Nun zur Frage, ob es Evangelikale auch in Links gibt? Es gibt tatsächlich Aussagen über „linke evangelikale Gruppen“, die sich für soziale Themen einsetzen. Themen wie soziale Gerechtigkeit, Umweltschutz und die Bewältigung von Flucht und Armut mit Bezug auf die Bibel.
Allerdings können wir diese Aussage nicht bestätigen. Die EAD als größte evangelikale Gruppierung oder Organisation kümmert sich um diese Themen überhaupt nicht.
Da Links-sein stets auch emanzipatorisch ist und sein muss, erfüllt die EAD und alle Gruppierungen, Organisationen, Gebetshäuser und Vereine, die sich der EAD angeschlossen haben, diese Voraussetzung nicht.
Es mag wohl eine „Religiöse Linke“ geben, aber Evangelikalismus und Links-sein schließen einander aus. Denn die EAD und alle Organisationen …, die sich der EAD angeschlossen haben, und das Netzwerk ist riesengroß, sind durchaus auch autoritär, da sie die Bibel wortwörtlich auslegen und zur obersten Autorität erklärt haben. Sie gehören außerdem zur KiNC-Landschaft gehören.
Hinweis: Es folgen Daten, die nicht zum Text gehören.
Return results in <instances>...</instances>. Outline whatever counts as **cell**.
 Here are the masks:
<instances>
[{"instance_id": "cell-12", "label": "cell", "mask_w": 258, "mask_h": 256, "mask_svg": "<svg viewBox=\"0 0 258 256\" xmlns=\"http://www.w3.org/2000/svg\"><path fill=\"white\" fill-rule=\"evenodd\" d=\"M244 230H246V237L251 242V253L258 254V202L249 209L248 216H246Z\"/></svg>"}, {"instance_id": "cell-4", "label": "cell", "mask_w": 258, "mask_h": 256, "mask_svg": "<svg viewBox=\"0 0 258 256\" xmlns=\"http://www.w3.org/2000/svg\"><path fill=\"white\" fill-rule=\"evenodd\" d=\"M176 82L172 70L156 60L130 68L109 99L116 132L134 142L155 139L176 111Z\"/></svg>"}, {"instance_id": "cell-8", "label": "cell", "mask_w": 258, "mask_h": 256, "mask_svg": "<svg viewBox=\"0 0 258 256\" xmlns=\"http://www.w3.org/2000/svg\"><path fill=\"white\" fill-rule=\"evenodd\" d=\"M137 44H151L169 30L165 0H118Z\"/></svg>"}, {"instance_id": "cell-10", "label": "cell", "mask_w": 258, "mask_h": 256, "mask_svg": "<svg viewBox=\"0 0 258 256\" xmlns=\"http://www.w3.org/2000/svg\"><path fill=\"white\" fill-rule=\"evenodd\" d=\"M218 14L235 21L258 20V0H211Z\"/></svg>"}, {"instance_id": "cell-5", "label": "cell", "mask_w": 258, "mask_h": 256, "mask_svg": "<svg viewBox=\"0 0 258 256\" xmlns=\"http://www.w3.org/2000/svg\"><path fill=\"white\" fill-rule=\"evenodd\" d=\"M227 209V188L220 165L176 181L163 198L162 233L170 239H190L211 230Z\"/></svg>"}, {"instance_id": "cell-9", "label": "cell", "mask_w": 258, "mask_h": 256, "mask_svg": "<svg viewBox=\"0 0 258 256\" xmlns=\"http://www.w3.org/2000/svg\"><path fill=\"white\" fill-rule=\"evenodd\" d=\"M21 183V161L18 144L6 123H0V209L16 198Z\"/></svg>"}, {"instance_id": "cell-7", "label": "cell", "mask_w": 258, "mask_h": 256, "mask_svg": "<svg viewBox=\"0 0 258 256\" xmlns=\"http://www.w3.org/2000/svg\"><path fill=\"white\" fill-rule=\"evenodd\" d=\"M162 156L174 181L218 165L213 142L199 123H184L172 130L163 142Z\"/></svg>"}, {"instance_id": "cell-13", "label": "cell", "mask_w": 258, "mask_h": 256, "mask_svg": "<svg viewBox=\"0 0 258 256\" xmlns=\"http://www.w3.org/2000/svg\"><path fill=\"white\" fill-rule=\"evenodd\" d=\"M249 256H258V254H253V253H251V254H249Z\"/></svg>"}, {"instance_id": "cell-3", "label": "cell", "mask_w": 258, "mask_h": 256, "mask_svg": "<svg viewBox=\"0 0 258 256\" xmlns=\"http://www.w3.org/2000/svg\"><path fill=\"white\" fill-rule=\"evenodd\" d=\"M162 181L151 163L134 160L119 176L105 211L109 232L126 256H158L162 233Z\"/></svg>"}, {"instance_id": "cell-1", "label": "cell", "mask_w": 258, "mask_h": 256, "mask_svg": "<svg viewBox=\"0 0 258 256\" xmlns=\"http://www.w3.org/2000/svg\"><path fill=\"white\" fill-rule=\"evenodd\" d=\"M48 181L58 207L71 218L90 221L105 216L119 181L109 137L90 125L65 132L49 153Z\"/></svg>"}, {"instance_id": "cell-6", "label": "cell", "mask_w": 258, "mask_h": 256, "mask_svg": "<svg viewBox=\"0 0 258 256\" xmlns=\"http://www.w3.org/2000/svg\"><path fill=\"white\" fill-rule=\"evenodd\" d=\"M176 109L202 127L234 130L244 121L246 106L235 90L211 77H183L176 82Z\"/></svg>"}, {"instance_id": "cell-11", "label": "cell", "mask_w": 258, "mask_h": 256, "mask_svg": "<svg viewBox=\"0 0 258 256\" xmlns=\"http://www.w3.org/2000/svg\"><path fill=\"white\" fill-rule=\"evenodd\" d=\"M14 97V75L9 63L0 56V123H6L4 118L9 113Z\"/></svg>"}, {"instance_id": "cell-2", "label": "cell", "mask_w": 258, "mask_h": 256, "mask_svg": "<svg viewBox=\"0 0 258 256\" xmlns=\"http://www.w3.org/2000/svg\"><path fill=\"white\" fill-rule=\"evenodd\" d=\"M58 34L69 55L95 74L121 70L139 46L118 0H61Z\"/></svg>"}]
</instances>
Wer in dieser Landschaft zu finden ist, will einen christlichen Gottesstaat errichten, dem nur Männer und Frauen angehören und in der alle cisgeschlechtlich und heterosexuell zu sein haben.
Alle, die nicht diesem Bild entsprechen, werden dann seelsorgerisch behandelt oder/und unter Druck gesetzt und manipuliert oder kriminalisiert. Denn nur so kann ein christlicher Gottesstaat funktionieren. Ein christlicher Gottesstaat, dem sich alle unterzuordnen haben, egal ob Agnostiker*in oder Atheist*in oder einer anderen Religion zugehörig. Egal ob mensch will oder nicht.
Da dies weder eine wissenschaftliche noch theologische Abhandlung ist, beenden wir unsere Überlegungen mit dem Hashtag #EvangelikaleSindGefährlich.